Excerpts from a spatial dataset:
************

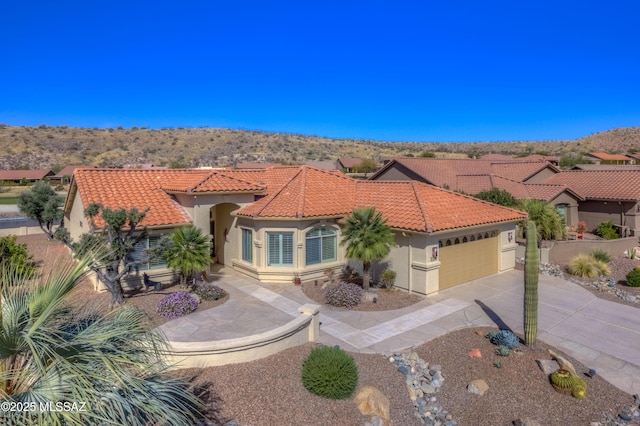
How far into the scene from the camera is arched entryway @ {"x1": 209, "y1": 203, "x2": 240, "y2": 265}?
22.1m

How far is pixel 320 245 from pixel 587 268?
14.0 m

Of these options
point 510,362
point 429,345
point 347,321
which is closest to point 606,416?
point 510,362

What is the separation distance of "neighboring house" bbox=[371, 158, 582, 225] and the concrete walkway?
54.2 feet

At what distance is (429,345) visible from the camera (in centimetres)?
1287

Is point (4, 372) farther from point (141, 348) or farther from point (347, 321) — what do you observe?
point (347, 321)

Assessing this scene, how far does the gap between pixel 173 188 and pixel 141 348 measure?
52.6ft

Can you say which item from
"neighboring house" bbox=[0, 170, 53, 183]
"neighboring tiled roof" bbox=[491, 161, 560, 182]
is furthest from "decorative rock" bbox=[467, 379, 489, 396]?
"neighboring house" bbox=[0, 170, 53, 183]

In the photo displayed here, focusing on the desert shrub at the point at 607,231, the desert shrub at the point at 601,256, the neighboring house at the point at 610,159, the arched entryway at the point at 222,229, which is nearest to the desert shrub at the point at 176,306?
the arched entryway at the point at 222,229

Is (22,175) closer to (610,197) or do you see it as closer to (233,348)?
(233,348)

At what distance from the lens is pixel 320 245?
20.1m

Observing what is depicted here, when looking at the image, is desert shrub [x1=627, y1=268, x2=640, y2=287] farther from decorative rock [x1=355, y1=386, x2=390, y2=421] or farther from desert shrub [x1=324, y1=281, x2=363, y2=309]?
decorative rock [x1=355, y1=386, x2=390, y2=421]

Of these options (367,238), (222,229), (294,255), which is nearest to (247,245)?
(294,255)

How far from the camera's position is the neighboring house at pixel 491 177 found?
33.8 metres

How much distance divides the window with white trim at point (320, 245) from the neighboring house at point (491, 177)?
58.8 ft
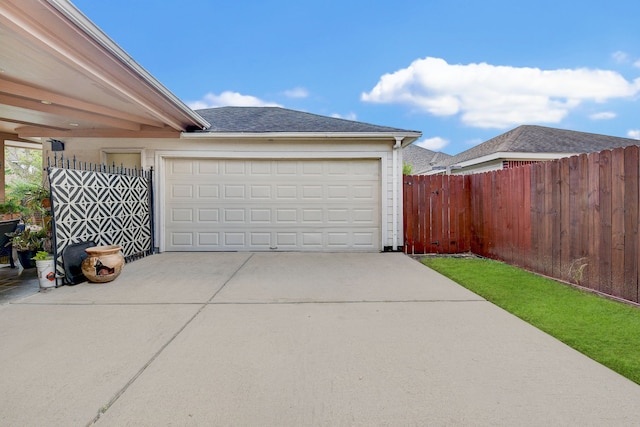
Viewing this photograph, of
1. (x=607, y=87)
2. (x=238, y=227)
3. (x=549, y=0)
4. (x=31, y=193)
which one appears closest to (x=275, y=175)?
(x=238, y=227)

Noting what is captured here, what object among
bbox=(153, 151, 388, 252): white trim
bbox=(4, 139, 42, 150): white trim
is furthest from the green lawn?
bbox=(4, 139, 42, 150): white trim

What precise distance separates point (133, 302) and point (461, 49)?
56.3ft

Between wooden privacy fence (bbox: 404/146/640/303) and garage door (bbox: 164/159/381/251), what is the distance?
3.87 feet

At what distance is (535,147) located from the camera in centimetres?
1095

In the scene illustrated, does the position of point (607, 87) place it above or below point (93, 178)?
above

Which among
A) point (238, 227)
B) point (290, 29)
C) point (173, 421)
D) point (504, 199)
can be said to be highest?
point (290, 29)

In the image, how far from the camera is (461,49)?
50.9 feet

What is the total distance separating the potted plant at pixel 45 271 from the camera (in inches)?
178

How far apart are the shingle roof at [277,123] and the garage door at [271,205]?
74cm

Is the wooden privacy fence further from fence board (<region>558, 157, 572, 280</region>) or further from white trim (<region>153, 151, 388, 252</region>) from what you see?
white trim (<region>153, 151, 388, 252</region>)

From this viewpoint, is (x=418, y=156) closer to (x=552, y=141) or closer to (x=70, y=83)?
(x=552, y=141)

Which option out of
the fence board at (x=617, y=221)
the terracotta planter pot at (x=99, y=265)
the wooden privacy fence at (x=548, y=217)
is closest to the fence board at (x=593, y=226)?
the wooden privacy fence at (x=548, y=217)

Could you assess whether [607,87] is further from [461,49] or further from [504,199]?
[504,199]

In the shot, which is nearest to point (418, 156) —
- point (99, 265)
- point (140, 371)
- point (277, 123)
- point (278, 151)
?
point (277, 123)
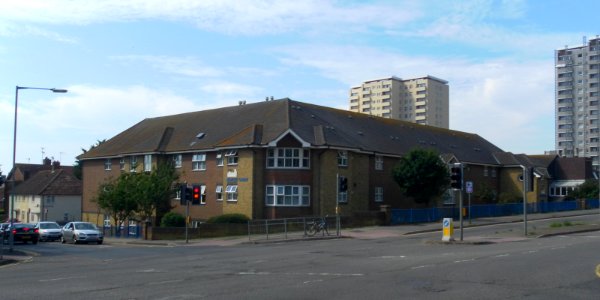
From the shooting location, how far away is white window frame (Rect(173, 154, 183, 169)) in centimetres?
5456

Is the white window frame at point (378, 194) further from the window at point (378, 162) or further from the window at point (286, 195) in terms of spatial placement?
the window at point (286, 195)

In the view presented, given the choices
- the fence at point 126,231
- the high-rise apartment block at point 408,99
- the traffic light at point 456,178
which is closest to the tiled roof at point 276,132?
the fence at point 126,231

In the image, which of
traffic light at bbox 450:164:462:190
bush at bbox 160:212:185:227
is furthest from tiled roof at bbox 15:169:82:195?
traffic light at bbox 450:164:462:190

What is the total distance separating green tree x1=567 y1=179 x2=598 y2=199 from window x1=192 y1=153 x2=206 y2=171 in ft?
148

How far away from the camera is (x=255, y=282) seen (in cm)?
1583

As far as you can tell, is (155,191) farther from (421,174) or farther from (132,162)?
(421,174)

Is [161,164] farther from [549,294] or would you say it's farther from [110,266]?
[549,294]

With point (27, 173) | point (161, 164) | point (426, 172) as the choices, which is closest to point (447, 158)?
point (426, 172)

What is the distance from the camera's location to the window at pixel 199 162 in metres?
52.0

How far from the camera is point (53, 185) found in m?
81.4

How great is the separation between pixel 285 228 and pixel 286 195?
7.96m

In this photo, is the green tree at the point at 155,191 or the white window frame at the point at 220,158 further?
the white window frame at the point at 220,158

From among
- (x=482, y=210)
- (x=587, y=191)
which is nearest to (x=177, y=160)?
(x=482, y=210)

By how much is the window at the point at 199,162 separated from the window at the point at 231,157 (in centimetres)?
414
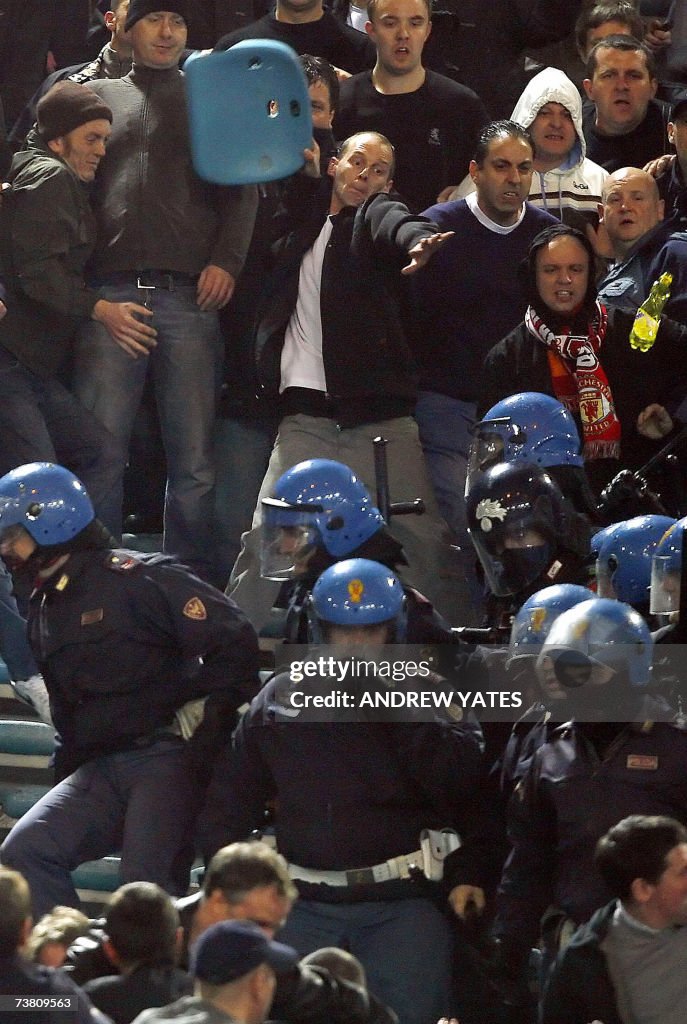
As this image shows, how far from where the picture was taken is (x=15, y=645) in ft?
27.2

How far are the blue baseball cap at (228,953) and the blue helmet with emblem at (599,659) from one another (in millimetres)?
1746

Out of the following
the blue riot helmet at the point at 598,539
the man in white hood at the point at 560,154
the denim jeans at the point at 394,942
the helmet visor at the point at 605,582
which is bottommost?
the denim jeans at the point at 394,942

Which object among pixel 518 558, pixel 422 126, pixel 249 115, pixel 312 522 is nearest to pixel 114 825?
pixel 312 522

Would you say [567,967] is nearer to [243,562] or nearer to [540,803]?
[540,803]

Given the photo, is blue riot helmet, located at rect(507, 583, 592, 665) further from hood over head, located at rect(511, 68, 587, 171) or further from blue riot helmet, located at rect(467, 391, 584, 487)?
hood over head, located at rect(511, 68, 587, 171)

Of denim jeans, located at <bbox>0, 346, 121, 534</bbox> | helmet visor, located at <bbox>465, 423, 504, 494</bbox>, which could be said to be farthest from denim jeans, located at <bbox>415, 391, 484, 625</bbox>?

************

Gather each line of the data above that contains the string "scene". Case counts.

How far into the scene from the camera is arched entryway @ {"x1": 209, "y1": 203, "x2": 240, "y2": 265}?
Assessing this scene, how far does the gap between pixel 173 188 and pixel 141 348 measure?
In the scene illustrated, does the position of point (607, 87) place it above or below point (93, 178)?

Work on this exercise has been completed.